** start of Exercise inputs **
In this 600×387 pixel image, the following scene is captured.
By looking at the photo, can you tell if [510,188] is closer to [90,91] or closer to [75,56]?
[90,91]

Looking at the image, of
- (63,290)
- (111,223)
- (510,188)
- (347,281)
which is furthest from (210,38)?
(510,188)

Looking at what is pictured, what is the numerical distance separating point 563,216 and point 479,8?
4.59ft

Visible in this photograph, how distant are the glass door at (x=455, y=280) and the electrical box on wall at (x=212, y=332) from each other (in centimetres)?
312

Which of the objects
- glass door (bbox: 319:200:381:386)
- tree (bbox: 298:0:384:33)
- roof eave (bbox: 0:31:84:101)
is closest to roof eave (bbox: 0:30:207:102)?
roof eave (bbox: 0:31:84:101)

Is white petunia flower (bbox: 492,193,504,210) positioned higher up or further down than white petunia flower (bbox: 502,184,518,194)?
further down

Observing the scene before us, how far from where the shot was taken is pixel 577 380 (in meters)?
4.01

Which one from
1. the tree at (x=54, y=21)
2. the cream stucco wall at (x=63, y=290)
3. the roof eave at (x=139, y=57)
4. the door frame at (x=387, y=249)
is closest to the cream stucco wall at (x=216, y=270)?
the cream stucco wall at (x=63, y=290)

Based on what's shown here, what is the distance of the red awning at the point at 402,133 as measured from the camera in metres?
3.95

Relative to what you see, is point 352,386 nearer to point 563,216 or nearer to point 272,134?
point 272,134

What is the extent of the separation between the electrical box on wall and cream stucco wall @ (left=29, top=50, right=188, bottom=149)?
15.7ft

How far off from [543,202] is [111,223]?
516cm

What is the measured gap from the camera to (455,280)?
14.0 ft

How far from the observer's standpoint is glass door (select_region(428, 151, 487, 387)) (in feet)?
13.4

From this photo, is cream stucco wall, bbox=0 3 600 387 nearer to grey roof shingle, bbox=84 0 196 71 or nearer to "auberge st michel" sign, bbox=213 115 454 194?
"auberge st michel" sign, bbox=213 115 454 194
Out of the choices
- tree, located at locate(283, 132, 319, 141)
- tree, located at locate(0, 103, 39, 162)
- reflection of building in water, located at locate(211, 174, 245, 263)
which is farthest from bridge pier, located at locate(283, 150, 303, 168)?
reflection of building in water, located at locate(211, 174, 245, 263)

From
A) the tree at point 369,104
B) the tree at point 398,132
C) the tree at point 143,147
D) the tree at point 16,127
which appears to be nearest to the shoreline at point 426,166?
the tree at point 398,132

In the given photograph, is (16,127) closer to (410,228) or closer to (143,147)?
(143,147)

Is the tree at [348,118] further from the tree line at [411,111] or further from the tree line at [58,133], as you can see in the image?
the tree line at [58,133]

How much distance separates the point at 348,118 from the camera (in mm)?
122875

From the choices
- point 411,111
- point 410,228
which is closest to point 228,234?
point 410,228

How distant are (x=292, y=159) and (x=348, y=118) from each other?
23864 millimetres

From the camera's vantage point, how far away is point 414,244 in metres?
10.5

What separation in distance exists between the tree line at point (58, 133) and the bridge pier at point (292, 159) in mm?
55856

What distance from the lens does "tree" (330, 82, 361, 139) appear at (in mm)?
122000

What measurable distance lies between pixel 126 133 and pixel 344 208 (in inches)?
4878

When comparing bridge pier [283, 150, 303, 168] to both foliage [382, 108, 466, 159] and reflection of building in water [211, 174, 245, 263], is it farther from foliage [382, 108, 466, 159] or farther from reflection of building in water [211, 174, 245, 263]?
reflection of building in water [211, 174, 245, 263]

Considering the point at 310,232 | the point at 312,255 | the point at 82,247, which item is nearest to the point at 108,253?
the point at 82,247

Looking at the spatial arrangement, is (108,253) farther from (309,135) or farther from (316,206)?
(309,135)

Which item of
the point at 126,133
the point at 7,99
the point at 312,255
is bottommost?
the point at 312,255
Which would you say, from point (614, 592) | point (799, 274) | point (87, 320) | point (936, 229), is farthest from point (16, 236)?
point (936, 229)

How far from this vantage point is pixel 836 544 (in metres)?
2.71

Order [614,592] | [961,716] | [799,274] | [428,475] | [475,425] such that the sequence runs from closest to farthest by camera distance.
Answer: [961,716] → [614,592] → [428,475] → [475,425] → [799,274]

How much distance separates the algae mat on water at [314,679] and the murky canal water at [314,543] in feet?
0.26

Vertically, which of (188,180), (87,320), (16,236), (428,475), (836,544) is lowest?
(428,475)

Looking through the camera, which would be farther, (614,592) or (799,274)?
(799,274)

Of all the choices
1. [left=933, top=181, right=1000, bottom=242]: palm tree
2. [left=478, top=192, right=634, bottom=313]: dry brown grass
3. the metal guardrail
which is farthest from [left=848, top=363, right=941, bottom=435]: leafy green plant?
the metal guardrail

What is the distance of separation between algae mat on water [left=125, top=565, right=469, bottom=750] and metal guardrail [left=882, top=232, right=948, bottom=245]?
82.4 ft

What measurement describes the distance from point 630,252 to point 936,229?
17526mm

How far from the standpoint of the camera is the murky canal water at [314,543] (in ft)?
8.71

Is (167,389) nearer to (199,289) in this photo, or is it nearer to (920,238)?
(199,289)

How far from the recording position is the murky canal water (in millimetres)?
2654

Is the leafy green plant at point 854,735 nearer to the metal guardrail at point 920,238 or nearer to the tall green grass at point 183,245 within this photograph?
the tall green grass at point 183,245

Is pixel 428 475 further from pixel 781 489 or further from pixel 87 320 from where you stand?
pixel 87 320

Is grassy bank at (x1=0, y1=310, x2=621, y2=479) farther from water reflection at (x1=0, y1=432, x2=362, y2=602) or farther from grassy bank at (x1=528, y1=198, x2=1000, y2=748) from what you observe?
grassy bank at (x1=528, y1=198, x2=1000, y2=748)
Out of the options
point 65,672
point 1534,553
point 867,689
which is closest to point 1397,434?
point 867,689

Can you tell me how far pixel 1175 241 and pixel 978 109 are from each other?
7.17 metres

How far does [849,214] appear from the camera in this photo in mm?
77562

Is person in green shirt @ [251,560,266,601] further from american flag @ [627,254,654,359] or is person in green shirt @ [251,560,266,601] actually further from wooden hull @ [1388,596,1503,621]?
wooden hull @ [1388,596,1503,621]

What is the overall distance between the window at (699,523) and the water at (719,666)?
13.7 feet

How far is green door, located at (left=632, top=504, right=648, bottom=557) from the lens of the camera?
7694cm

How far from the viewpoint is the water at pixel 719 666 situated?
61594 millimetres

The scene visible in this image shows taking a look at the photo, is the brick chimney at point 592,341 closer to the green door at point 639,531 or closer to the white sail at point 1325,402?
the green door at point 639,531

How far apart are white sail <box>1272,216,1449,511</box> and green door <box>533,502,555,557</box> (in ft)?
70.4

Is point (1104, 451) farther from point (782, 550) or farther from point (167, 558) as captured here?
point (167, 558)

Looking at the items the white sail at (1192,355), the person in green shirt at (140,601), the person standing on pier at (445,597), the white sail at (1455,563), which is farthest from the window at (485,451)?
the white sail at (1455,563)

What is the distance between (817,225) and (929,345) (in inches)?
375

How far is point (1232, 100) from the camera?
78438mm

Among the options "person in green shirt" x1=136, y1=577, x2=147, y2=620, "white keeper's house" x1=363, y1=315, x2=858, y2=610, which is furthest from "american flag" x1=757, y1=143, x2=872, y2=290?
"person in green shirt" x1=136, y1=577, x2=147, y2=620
** end of Exercise inputs **
Exercise description: Print all of the rows above again, word for word and in the same order.

Complete response:
In this 600×387 pixel image, the following scene is captured.
By looking at the photo, can you tell if [510,188] is closer to [90,91] or closer to [75,56]?
[90,91]

Looking at the image, of
- (63,290)
- (111,223)
- (510,188)
- (347,281)
which is furthest from (210,38)?
(510,188)

Looking at what is pictured, what is the numerical distance separating point 563,216 and point 479,8?
4.59ft

Visible in this photograph, how distant are the glass door at (x=455, y=280) and the electrical box on wall at (x=212, y=332) from each other (in centimetres)?
312

Which of the objects
- glass door (bbox: 319:200:381:386)
- tree (bbox: 298:0:384:33)
- roof eave (bbox: 0:31:84:101)
is closest to roof eave (bbox: 0:30:207:102)?
roof eave (bbox: 0:31:84:101)

Is white petunia flower (bbox: 492,193,504,210) positioned higher up or further down than white petunia flower (bbox: 502,184,518,194)?
further down

Observing the scene before us, how far from where the shot was taken is pixel 577 380 (in meters)?
4.01

Which one from
1. the tree at (x=54, y=21)
2. the cream stucco wall at (x=63, y=290)
3. the roof eave at (x=139, y=57)
4. the door frame at (x=387, y=249)
is closest to the cream stucco wall at (x=216, y=270)?
the cream stucco wall at (x=63, y=290)

Based on what's shown here, what is the distance of the red awning at the point at 402,133 as measured from the camera in metres?
3.95

Relative to what you see, is point 352,386 nearer to point 563,216 or nearer to point 272,134?
point 272,134

What is the extent of the separation between the electrical box on wall and cream stucco wall @ (left=29, top=50, right=188, bottom=149)?
15.7ft

How far off from [543,202] is [111,223]?
516cm

What is the measured gap from the camera to (455,280)?
14.0 ft

How far from the observer's standpoint is glass door (select_region(428, 151, 487, 387)) (in feet)?
13.4

From this photo, is cream stucco wall, bbox=0 3 600 387 nearer to grey roof shingle, bbox=84 0 196 71 or nearer to "auberge st michel" sign, bbox=213 115 454 194?
"auberge st michel" sign, bbox=213 115 454 194
Out of the choices
- tree, located at locate(283, 132, 319, 141)
- tree, located at locate(0, 103, 39, 162)
- reflection of building in water, located at locate(211, 174, 245, 263)
which is farthest from bridge pier, located at locate(283, 150, 303, 168)?
reflection of building in water, located at locate(211, 174, 245, 263)

From
A) the tree at point 369,104
B) the tree at point 398,132
C) the tree at point 143,147
D) the tree at point 16,127
which appears to be nearest to the shoreline at point 426,166?
the tree at point 398,132

In the given photograph, is (16,127) closer to (410,228) or closer to (143,147)?
(143,147)

Is the tree at [348,118] further from the tree line at [411,111] or further from the tree line at [58,133], as you can see in the image?
the tree line at [58,133]

How much distance separates the point at 348,118 from the camera (in mm)?
122875

From the choices
- point 411,111
- point 410,228
which is closest to point 228,234?
point 410,228

How distant are (x=292, y=159) and (x=348, y=118) from each other?
23864 millimetres

From the camera's vantage point, how far away is point 414,244 in metres?
10.5

What separation in distance exists between the tree line at point (58, 133) and the bridge pier at point (292, 159) in mm?
55856

What distance from the lens does "tree" (330, 82, 361, 139) appear at (in mm)?
122000

What measurable distance lies between pixel 126 133 and pixel 344 208 (in inches)?
4878

When comparing bridge pier [283, 150, 303, 168] to both foliage [382, 108, 466, 159] and reflection of building in water [211, 174, 245, 263], is it farther from foliage [382, 108, 466, 159] or farther from reflection of building in water [211, 174, 245, 263]?
reflection of building in water [211, 174, 245, 263]

Considering the point at 310,232 | the point at 312,255 | the point at 82,247, which item is nearest to the point at 108,253?
the point at 82,247

Looking at the spatial arrangement, is (108,253) farther from (309,135) or farther from (316,206)?
(309,135)

Which item of
the point at 126,133
the point at 7,99
the point at 312,255
is bottommost?
the point at 312,255
Which would you say, from point (614, 592) | point (799, 274) | point (87, 320) | point (936, 229), is farthest from point (16, 236)?
point (936, 229)

How far from this vantage point is pixel 836 544 (in metres)?
2.71

Order [614,592] | [961,716] | [799,274] | [428,475] | [475,425] such that the sequence runs from closest to farthest by camera distance.
Answer: [961,716] → [614,592] → [428,475] → [475,425] → [799,274]

How much distance separates the algae mat on water at [314,679] and the murky canal water at [314,543] in feet?
0.26

Vertically, which of (188,180), (87,320), (16,236), (428,475), (836,544) is lowest?
(428,475)

Looking through the camera, which would be farther, (614,592) or (799,274)?
(799,274)

Of all the choices
1. [left=933, top=181, right=1000, bottom=242]: palm tree
2. [left=478, top=192, right=634, bottom=313]: dry brown grass
3. the metal guardrail
which is farthest from [left=848, top=363, right=941, bottom=435]: leafy green plant?
the metal guardrail

What is the distance of separation between algae mat on water [left=125, top=565, right=469, bottom=750] and metal guardrail [left=882, top=232, right=948, bottom=245]?
82.4 ft

What measurement describes the distance from point 630,252 to point 936,229?
17526mm

How far from the standpoint of the camera is the murky canal water at [314,543] (in ft)?
8.71

Is (167,389) nearer to (199,289) in this photo, or is it nearer to (920,238)?
(199,289)

How far from the recording position is the murky canal water (in millimetres)?
2654

Is the leafy green plant at point 854,735 nearer to the metal guardrail at point 920,238 or nearer to the tall green grass at point 183,245 within this photograph?
the tall green grass at point 183,245

Is pixel 428 475 further from pixel 781 489 or further from pixel 87 320 from where you stand?
pixel 87 320

Is grassy bank at (x1=0, y1=310, x2=621, y2=479) farther from water reflection at (x1=0, y1=432, x2=362, y2=602) or farther from grassy bank at (x1=528, y1=198, x2=1000, y2=748) from what you observe?
grassy bank at (x1=528, y1=198, x2=1000, y2=748)
Out of the options
point 65,672
point 1534,553
point 867,689
which is closest to point 1397,434?
point 867,689

Can you tell me how far pixel 1175 241 and pixel 978 109 are from each other?
7.17 metres

How far does [849,214] appear from the camera in this photo in mm?
77562

Is person in green shirt @ [251,560,266,601] further from american flag @ [627,254,654,359] or is person in green shirt @ [251,560,266,601] actually further from wooden hull @ [1388,596,1503,621]?
wooden hull @ [1388,596,1503,621]

What is the overall distance between the window at (699,523) and the water at (719,666)?
13.7 feet

How far is green door, located at (left=632, top=504, right=648, bottom=557) from the lens of the camera?
7694cm

How far from the viewpoint is the water at pixel 719 666 situated?
61594 millimetres

The scene visible in this image shows taking a look at the photo, is the brick chimney at point 592,341 closer to the green door at point 639,531 or closer to the white sail at point 1325,402?
the green door at point 639,531

How far apart are white sail <box>1272,216,1449,511</box> and green door <box>533,502,555,557</box> (in ft)?
70.4

Is point (1104, 451) farther from point (782, 550) or farther from point (167, 558) as captured here?
point (167, 558)

Looking at the items the white sail at (1192,355), the person in green shirt at (140,601), the person standing on pier at (445,597), the white sail at (1455,563), which is farthest from the window at (485,451)?
the white sail at (1455,563)

What is the distance between (817,225) and (929,345) (in inches)?
375

How far is point (1232, 100) from the camera?
78438mm

Among the options "person in green shirt" x1=136, y1=577, x2=147, y2=620, "white keeper's house" x1=363, y1=315, x2=858, y2=610, which is furthest from "american flag" x1=757, y1=143, x2=872, y2=290?
"person in green shirt" x1=136, y1=577, x2=147, y2=620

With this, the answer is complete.